Budget includes welcome resilience measures and productivity reforms, while also making tax settings less competitive


Budget includes welcome resilience measures and productivity reforms, while also making tax settings less competitive

The Business Council of Australia has welcomed strong action on national resilience, productivity, research and development, and cutting red tape in the 2026-27 Federal Budget, while saying changes to capital gains tax and negative gearing will deter investment and add complexity.

Business Council Chief Executive Bran Black said the BCA’s test for the Budget was to demonstrate a commitment to fiscal discipline while strengthening Australia’s resilience by improving our ability to compete for capital to lift productivity in an increasingly uncertain world. 

“The Budget contains welcome resilience announcements and several important reforms long advocated by the BCA to lift business investment and living standards, with measures on productivity and innovation and a commitment to reduce red tape by $10 billion a year,” Mr Black said. 

“Importantly, the Budget does not include a cashflow tax or gas export tax, both of which would have increased costs across the economy and put pressure on prices for Australian households and businesses.”

“We remain concerned about the complexity and net impact of changes to CGT and negative gearing in terms of making Australia a less desirable place for investment, as well as implications for housing supply.”

“Australia’s housing affordability challenge will only be solved by materially increasing housing supply, supported by faster approvals, better infrastructure and more investment in new housing.”

“Ultimately, this Budget, like most budgets, includes measures that support businesses to invest and grow and measures that don’t. At a time when the world around us is increasingly uncertain and our key competitor nations are doing everything they can to attract mobile capital, we simply can’t afford to miss any opportunity to dramatically improve our investment fundamentals.”

The following quotes are attributed to BCA Chief Executive Bran Black:

Productivity and regulation

“Reducing regulatory costs by more than $10 billion a year is a most welcome step towards lifting Australia’s productivity and investment competitiveness, with unnecessary compliance slowing home builds and pushing up costs for business.”

“The Business Council and the Alliance of Industry Associations have long called for this regulatory reduction and with costs still sitting at around $160 billion a year, and the next step is committing to a 25 per cent reduction target for all governments.”

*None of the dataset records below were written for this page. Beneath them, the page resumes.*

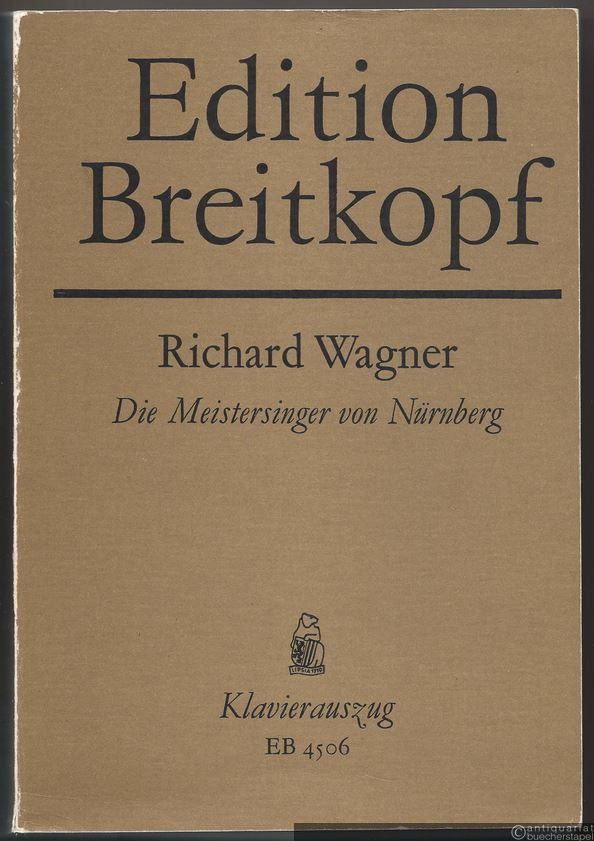  - Die Meistersinger von Nürnberg. Oper in drei Aufzügen (= Edition Breitkopf, Nr. 4506). Klavierauszug mit Text.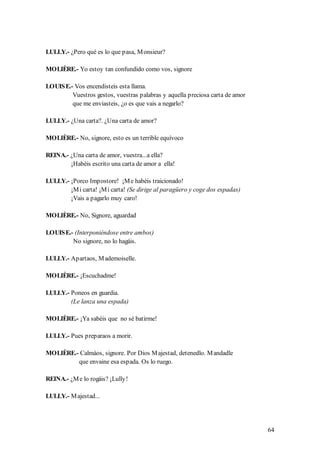 LULLY.- ¿Pero qué es lo que pasa, M onsieur?

MOLIÈRE.- Yo estoy tan confundido como vos, signore

LOUIS E.- Vos encendisteis esta llama.
         Vuestros gestos, vuestras palabras y aquella preciosa carta de amor
         que me enviasteis, ¿o es que vais a negarlo?

LULLY.- ¿Una carta?. ¿Una carta de amor?

MOLIÈRE.- No, signore, esto es un terrible equívoco

REINA.- ¿Una carta de amor, vuestra...a ella?
        ¡Habéis escrito una carta de amor a ella!

LULLY.- ¡Porco Impostore! ¡M e habéis traicionado!
        ¡M i carta! ¡M i carta! (Se dirige al paragüero y coge dos espadas)
        ¡Vais a pagarlo muy caro!

MOLIÈRE.- No, Signore, aguardad

LOUIS E.- (Interponiéndose entre ambos)
         No signore, no lo hagáis.

LULLY.- Apartaos, M ademoiselle.

MOLIÈRE.- ¡Escuchadme!

LULLY.- Poneos en guardia.
        (Le lanza una espada)

MOLIÈRE.- ¡Ya sabéis que no sé batirme!

LULLY.- Pues preparaos a morir.

MOLIÈRE.- Calmáos, signore. Por Dios M ajestad, detenedlo. M andadle
         que envaine esa espada. Os lo ruego.

REINA.- ¿M e lo rogáis? ¡Lully!

LULLY.- M ajestad...




                                                                               64
 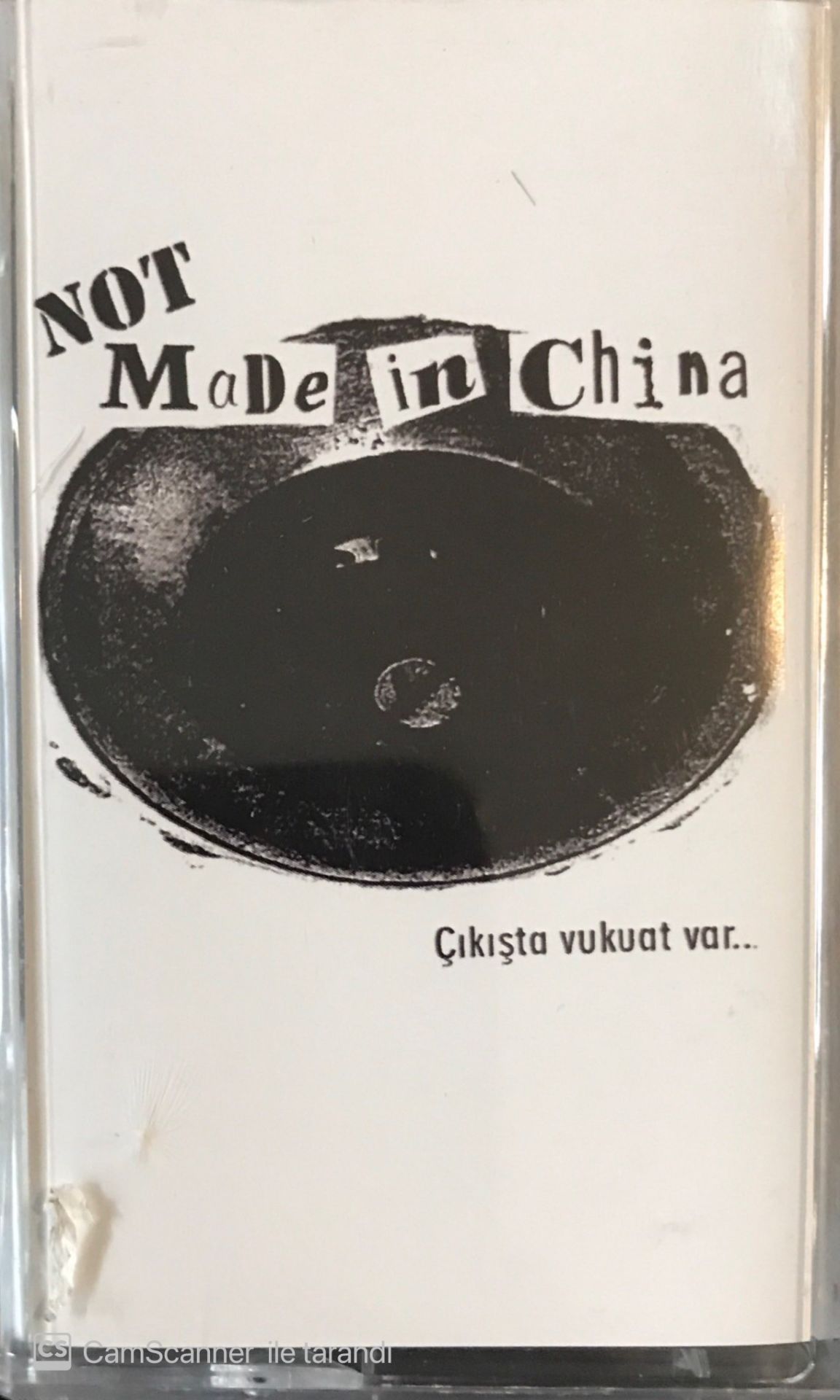 Not Made In China - Çıkışta Vukuat Var.. KASET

“We strongly support work to harmonise payroll tax, reducing duplication and inconsistent rules across jurisdictions, by using the National Productivity Fund to incentivise states and territories. Many recommendations for red tape reduction have been adopted from the BCA’s Better Regulation Report.” 

“With skills shortages holding back essential projects across housing, energy, infrastructure and more, we welcome the occupational licensing and skilled migration reforms to speed up entry to the workforce.” 

Fiscal management 

“Changes to the National Disability Insurance Scheme are welcome and necessary and the Government should get credit for making tough decisions to make the scheme more sustainable.”

“Persistent structural deficits and rising debt ultimately reduce Australia’s capacity to respond to future crises and place greater pressure on younger generations, so we are pleased to see debt reducing and a return to surplus expected sooner.”

“Ongoing discipline, combined with successful implementation of key savings measures, will now be key to achieving the forecasts included in the Budget.” 

Research and development

“We welcome the first steps in implementing Ambitious Australia reforms in a constrained budget environment. Lifting the R&D Tax Incentive threshold to $200 million is a meaningful start, alongside reforming other R&D tax and governance settings.”

“The details around the R&D changes will need to be carefully reviewed to ensure there are no unintended consequences for investment.”

Business investment

“Making the instant asset write-off permanent and delivering loss carry back are useful steps for small- and medium-sized businesses and will help businesses invest, grow and create jobs.”

“With around three quarters of the investment that drives productivity coming from large companies, and economic growth slowing alongside Australia’s uncompetitive tax settings, we wanted to see more from this Budget to support investment across the entire economy.”

Health and care economy

“The Business Council supports the Government’s commitment to NDIS reform. Stronger fraud controls, clearer eligibility, mandatory provider registration and the rollout of Foundational Supports are all steps the BCA has called for, and they are aimed at returning the scheme to its original intent.” 

“The real test is in implementation, particularly on governance, registration and compliance. This is a start, not a finish.”